### Aim of the exercise:
Word for word, write out all of the data below.

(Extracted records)
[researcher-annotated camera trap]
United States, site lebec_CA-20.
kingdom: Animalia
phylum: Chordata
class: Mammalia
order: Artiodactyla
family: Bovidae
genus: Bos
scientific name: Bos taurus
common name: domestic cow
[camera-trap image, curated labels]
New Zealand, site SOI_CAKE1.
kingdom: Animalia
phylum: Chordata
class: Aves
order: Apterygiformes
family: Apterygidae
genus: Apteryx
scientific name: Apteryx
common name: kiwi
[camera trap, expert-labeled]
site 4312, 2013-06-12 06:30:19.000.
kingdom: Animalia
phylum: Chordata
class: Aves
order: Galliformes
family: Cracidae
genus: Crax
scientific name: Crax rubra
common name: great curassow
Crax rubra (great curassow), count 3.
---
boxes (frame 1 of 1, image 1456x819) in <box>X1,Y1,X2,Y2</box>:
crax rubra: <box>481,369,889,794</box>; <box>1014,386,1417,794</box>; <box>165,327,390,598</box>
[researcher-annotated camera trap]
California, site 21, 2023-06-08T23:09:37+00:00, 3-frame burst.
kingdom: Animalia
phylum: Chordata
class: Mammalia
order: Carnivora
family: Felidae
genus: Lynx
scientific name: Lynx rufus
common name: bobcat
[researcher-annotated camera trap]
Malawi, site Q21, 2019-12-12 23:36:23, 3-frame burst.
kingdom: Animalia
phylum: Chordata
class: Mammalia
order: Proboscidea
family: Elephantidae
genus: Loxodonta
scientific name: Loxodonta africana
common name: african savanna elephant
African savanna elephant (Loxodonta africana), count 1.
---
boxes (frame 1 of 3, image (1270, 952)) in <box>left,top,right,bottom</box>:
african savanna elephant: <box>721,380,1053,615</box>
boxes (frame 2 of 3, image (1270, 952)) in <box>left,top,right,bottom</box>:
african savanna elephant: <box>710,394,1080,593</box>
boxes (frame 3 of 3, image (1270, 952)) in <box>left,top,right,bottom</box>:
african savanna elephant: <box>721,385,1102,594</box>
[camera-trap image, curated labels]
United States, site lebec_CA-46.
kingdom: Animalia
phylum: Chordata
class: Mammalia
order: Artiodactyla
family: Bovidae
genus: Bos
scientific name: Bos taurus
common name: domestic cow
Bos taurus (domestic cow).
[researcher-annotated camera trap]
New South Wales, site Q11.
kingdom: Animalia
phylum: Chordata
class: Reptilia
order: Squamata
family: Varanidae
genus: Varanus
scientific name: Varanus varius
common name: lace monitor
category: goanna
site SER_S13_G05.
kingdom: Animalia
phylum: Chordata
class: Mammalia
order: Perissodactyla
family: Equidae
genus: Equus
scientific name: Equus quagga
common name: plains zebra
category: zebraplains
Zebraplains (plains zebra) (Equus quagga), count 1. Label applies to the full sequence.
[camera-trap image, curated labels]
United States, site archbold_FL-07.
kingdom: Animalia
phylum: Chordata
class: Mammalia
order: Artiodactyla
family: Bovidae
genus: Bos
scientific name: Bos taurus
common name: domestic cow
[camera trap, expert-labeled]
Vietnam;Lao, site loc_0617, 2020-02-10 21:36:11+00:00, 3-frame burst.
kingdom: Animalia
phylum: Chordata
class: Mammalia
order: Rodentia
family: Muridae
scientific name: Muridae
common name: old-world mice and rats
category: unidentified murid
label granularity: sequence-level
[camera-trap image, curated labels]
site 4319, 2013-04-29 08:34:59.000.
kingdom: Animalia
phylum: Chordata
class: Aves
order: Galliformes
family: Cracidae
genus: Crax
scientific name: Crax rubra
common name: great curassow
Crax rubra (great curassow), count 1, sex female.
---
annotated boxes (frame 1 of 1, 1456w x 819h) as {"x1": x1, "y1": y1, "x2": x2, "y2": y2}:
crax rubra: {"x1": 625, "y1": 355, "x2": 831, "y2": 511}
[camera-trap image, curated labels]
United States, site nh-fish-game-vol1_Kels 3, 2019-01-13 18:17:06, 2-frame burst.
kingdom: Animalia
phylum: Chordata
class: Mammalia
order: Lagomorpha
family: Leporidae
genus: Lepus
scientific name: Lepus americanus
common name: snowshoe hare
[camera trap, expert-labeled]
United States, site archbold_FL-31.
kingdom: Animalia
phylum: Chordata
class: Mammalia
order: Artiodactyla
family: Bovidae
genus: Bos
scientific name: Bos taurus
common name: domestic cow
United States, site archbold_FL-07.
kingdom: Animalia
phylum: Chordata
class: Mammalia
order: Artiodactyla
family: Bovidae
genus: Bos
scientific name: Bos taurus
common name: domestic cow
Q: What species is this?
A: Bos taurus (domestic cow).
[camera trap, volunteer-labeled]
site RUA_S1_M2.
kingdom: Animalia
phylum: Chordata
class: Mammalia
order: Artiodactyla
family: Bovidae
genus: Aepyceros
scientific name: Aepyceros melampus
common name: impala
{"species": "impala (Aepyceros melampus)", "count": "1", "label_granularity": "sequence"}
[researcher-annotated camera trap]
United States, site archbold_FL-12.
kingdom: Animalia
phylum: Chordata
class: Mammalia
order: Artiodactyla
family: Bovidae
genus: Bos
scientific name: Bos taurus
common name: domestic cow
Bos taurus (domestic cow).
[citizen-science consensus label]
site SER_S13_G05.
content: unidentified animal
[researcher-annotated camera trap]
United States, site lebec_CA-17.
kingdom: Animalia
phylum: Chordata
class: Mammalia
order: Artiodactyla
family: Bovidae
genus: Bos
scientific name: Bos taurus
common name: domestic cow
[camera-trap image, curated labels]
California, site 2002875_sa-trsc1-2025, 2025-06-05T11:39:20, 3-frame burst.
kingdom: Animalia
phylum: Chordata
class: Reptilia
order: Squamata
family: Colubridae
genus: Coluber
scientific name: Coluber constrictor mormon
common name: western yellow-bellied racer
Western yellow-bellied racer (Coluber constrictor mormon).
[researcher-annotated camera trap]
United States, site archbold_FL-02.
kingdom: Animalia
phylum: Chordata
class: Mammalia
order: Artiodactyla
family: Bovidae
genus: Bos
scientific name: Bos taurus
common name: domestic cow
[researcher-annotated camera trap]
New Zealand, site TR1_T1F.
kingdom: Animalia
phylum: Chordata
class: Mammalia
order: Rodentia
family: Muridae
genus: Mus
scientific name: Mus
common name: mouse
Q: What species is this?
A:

### Exercise answer:
[researcher-annotated camera trap]
United States, site lebec_CA-20.
kingdom: Animalia
phylum: Chordata
class: Mammalia
order: Artiodactyla
family: Bovidae
genus: Bos
scientific name: Bos taurus
common name: domestic cow
[camera-trap image, curated labels]
New Zealand, site SOI_CAKE1.
kingdom: Animalia
phylum: Chordata
class: Aves
order: Apterygiformes
family: Apterygidae
genus: Apteryx
scientific name: Apteryx
common name: kiwi
[camera trap, expert-labeled]
site 4312, 2013-06-12 06:30:19.000.
kingdom: Animalia
phylum: Chordata
class: Aves
order: Galliformes
family: Cracidae
genus: Crax
scientific name: Crax rubra
common name: great curassow
Crax rubra (great curassow), count 3.
---
boxes (frame 1 of 1, image 1456x819) in <box>X1,Y1,X2,Y2</box>:
crax rubra: <box>481,369,889,794</box>; <box>1014,386,1417,794</box>; <box>165,327,390,598</box>
[researcher-annotated camera trap]
California, site 21, 2023-06-08T23:09:37+00:00, 3-frame burst.
kingdom: Animalia
phylum: Chordata
class: Mammalia
order: Carnivora
family: Felidae
genus: Lynx
scientific name: Lynx rufus
common name: bobcat
[researcher-annotated camera trap]
Malawi, site Q21, 2019-12-12 23:36:23, 3-frame burst.
kingdom: Animalia
phylum: Chordata
class: Mammalia
order: Proboscidea
family: Elephantidae
genus: Loxodonta
scientific name: Loxodonta africana
common name: african savanna elephant
African savanna elephant (Loxodonta africana), count 1.
---
boxes (frame 1 of 3, image (1270, 952)) in <box>left,top,right,bottom</box>:
african savanna elephant: <box>721,380,1053,615</box>
boxes (frame 2 of 3, image (1270, 952)) in <box>left,top,right,bottom</box>:
african savanna elephant: <box>710,394,1080,593</box>
boxes (frame 3 of 3, image (1270, 952)) in <box>left,top,right,bottom</box>:
african savanna elephant: <box>721,385,1102,594</box>
[camera-trap image, curated labels]
United States, site lebec_CA-46.
kingdom: Animalia
phylum: Chordata
class: Mammalia
order: Artiodactyla
family: Bovidae
genus: Bos
scientific name: Bos taurus
common name: domestic cow
Bos taurus (domestic cow).
[researcher-annotated camera trap]
New South Wales, site Q11.
kingdom: Animalia
phylum: Chordata
class: Reptilia
order: Squamata
family: Varanidae
genus: Varanus
scientific name: Varanus varius
common name: lace monitor
category: goanna
site SER_S13_G05.
kingdom: Animalia
phylum: Chordata
class: Mammalia
order: Perissodactyla
family: Equidae
genus: Equus
scientific name: Equus quagga
common name: plains zebra
category: zebraplains
Zebraplains (plains zebra) (Equus quagga), count 1. Label applies to the full sequence.
[camera-trap image, curated labels]
United States, site archbold_FL-07.
kingdom: Animalia
phylum: Chordata
class: Mammalia
order: Artiodactyla
family: Bovidae
genus: Bos
scientific name: Bos taurus
common name: domestic cow
[camera trap, expert-labeled]
Vietnam;Lao, site loc_0617, 2020-02-10 21:36:11+00:00, 3-frame burst.
kingdom: Animalia
phylum: Chordata
class: Mammalia
order: Rodentia
family: Muridae
scientific name: Muridae
common name: old-world mice and rats
category: unidentified murid
label granularity: sequence-level
[camera-trap image, curated labels]
site 4319, 2013-04-29 08:34:59.000.
kingdom: Animalia
phylum: Chordata
class: Aves
order: Galliformes
family: Cracidae
genus: Crax
scientific name: Crax rubra
common name: great curassow
Crax rubra (great curassow), count 1, sex female.
---
annotated boxes (frame 1 of 1, 1456w x 819h) as {"x1": x1, "y1": y1, "x2": x2, "y2": y2}:
crax rubra: {"x1": 625, "y1": 355, "x2": 831, "y2": 511}
[camera-trap image, curated labels]
United States, site nh-fish-game-vol1_Kels 3, 2019-01-13 18:17:06, 2-frame burst.
kingdom: Animalia
phylum: Chordata
class: Mammalia
order: Lagomorpha
family: Leporidae
genus: Lepus
scientific name: Lepus americanus
common name: snowshoe hare
[camera trap, expert-labeled]
United States, site archbold_FL-31.
kingdom: Animalia
phylum: Chordata
class: Mammalia
order: Artiodactyla
family: Bovidae
genus: Bos
scientific name: Bos taurus
common name: domestic cow
United States, site archbold_FL-07.
kingdom: Animalia
phylum: Chordata
class: Mammalia
order: Artiodactyla
family: Bovidae
genus: Bos
scientific name: Bos taurus
common name: domestic cow
Q: What species is this?
A: Bos taurus (domestic cow).
[camera trap, volunteer-labeled]
site RUA_S1_M2.
kingdom: Animalia
phylum: Chordata
class: Mammalia
order: Artiodactyla
family: Bovidae
genus: Aepyceros
scientific name: Aepyceros melampus
common name: impala
{"species": "impala (Aepyceros melampus)", "count": "1", "label_granularity": "sequence"}
[researcher-annotated camera trap]
United States, site archbold_FL-12.
kingdom: Animalia
phylum: Chordata
class: Mammalia
order: Artiodactyla
family: Bovidae
genus: Bos
scientific name: Bos taurus
common name: domestic cow
Bos taurus (domestic cow).
[citizen-science consensus label]
site SER_S13_G05.
content: unidentified animal
[researcher-annotated camera trap]
United States, site lebec_CA-17.
kingdom: Animalia
phylum: Chordata
class: Mammalia
order: Artiodactyla
family: Bovidae
genus: Bos
scientific name: Bos taurus
common name: domestic cow
[camera-trap image, curated labels]
California, site 2002875_sa-trsc1-2025, 2025-06-05T11:39:20, 3-frame burst.
kingdom: Animalia
phylum: Chordata
class: Reptilia
order: Squamata
family: Colubridae
genus: Coluber
scientific name: Coluber constrictor mormon
common name: western yellow-bellied racer
Western yellow-bellied racer (Coluber constrictor mormon).
[researcher-annotated camera trap]
United States, site archbold_FL-02.
kingdom: Animalia
phylum: Chordata
class: Mammalia
order: Artiodactyla
family: Bovidae
genus: Bos
scientific name: Bos taurus
common name: domestic cow
[researcher-annotated camera trap]
New Zealand, site TR1_T1F.
kingdom: Animalia
phylum: Chordata
class: Mammalia
order: Rodentia
family: Muridae
genus: Mus
scientific name: Mus
common name: mouse
Q: What species is this?
A:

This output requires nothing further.